Supplied data >>
· · ·

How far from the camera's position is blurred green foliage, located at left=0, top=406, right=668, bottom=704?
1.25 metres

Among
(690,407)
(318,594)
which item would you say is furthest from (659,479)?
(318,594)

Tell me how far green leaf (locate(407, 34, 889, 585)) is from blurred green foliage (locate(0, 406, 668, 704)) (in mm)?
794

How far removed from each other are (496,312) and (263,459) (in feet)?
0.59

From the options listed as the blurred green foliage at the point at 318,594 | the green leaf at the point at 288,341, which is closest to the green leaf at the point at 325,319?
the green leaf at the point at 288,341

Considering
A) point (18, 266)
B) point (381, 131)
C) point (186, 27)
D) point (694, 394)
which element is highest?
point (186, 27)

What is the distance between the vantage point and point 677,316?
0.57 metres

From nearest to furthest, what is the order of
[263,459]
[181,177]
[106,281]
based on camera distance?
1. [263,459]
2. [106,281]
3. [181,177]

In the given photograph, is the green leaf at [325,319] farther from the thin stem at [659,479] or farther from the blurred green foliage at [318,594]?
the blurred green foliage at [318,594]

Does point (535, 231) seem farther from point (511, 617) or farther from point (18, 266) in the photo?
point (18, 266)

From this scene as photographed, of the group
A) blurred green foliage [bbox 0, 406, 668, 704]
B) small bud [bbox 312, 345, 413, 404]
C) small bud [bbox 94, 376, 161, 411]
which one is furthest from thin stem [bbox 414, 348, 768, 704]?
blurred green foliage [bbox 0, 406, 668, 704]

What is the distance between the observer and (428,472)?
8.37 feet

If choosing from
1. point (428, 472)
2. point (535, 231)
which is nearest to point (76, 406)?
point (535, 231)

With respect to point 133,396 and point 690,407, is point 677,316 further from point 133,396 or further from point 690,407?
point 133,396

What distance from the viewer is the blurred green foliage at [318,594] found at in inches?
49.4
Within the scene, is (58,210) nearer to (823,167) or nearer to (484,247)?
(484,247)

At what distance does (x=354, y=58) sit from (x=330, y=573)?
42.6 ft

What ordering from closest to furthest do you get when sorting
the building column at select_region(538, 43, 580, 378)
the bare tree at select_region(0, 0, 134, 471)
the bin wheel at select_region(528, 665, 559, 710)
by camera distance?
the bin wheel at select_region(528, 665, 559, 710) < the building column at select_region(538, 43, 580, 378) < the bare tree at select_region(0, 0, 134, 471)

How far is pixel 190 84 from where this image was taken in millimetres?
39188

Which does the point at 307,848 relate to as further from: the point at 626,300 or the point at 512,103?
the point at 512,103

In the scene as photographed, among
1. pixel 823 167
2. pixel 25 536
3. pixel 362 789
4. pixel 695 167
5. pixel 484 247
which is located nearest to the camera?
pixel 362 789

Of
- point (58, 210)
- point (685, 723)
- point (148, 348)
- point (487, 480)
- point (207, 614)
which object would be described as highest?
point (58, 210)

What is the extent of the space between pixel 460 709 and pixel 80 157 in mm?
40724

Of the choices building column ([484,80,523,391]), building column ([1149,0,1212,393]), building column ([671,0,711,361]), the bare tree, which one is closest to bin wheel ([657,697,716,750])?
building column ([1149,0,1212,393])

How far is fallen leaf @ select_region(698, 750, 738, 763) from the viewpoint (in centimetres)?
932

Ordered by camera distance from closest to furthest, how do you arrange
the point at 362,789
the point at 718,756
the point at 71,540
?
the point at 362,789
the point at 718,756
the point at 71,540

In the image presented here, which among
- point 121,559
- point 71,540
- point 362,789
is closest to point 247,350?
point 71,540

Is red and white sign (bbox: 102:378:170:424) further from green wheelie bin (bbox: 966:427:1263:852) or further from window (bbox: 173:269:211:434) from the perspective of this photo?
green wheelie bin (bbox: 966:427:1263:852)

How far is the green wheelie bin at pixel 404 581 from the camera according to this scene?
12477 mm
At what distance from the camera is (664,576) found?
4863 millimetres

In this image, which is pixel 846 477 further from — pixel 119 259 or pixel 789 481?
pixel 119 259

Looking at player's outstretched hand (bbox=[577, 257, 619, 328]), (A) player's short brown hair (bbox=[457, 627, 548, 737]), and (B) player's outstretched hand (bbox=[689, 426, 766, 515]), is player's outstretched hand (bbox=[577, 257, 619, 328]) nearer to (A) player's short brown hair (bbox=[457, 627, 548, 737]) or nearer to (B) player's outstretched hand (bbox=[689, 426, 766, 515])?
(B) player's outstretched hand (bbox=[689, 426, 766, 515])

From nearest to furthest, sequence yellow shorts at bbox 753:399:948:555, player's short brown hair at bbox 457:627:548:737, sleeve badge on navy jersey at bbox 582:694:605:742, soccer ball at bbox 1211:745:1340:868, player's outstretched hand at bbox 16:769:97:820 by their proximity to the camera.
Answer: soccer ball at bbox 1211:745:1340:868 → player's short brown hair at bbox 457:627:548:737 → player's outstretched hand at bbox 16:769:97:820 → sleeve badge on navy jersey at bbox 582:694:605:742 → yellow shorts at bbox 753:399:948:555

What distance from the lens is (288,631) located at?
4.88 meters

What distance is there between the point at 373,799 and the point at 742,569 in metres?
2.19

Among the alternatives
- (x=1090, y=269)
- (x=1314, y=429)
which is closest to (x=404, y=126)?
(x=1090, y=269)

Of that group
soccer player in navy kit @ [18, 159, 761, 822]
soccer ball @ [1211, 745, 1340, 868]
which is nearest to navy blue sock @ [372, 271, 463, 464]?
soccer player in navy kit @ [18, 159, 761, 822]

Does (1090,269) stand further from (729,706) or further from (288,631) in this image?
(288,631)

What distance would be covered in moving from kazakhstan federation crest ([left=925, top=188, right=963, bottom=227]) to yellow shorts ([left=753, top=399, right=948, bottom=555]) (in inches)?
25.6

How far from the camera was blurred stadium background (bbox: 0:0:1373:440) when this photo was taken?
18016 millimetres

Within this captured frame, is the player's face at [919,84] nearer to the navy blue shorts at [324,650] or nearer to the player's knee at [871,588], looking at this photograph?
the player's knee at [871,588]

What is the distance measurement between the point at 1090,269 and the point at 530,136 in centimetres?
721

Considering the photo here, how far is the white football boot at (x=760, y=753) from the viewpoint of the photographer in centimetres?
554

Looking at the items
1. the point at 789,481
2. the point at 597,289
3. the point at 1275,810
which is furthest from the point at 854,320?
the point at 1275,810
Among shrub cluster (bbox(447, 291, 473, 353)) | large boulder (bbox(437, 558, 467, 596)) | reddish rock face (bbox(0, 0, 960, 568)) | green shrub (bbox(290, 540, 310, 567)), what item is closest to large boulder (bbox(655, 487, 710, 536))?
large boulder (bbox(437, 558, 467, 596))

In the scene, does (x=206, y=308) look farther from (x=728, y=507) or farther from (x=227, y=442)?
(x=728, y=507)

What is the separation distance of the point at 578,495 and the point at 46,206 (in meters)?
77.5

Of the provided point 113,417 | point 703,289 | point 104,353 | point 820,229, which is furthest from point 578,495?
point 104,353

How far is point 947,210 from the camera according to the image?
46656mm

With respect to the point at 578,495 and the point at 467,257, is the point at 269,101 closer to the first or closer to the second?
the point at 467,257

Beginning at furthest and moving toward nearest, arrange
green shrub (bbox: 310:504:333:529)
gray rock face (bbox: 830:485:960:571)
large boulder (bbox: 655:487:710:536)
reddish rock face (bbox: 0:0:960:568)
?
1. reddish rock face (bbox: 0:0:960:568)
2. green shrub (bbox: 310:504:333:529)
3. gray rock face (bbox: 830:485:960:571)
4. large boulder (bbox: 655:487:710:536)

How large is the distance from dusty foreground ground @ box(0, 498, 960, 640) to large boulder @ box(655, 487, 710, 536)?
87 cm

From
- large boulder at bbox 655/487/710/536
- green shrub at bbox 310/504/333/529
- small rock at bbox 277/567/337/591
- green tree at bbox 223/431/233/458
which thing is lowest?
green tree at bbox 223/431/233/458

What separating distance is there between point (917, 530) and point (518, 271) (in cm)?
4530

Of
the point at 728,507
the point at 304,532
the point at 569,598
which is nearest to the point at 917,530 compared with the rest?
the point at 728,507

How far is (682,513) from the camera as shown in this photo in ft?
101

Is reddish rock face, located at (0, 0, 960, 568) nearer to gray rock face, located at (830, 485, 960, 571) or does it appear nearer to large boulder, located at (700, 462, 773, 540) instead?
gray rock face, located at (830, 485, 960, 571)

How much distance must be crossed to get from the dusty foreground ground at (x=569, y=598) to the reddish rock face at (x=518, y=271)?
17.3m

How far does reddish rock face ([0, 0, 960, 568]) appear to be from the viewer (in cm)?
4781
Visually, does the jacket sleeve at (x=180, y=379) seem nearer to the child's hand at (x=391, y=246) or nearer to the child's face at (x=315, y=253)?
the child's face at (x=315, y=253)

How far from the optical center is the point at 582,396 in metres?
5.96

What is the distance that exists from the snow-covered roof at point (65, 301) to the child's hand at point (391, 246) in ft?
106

· · ·

To be done >>
Rewrite the part of the listing that opens with the line containing "How far from the optical" and runs through the end of the listing, substituting "tiled roof" for "snow-covered roof" and leaving everything else unchanged.

Reply to the task >>
How far from the optical center is the point at 582,396 in metres?
5.96

What is the distance that exists from the tiled roof at point (65, 301) to the child's hand at point (391, 246) in ft?
106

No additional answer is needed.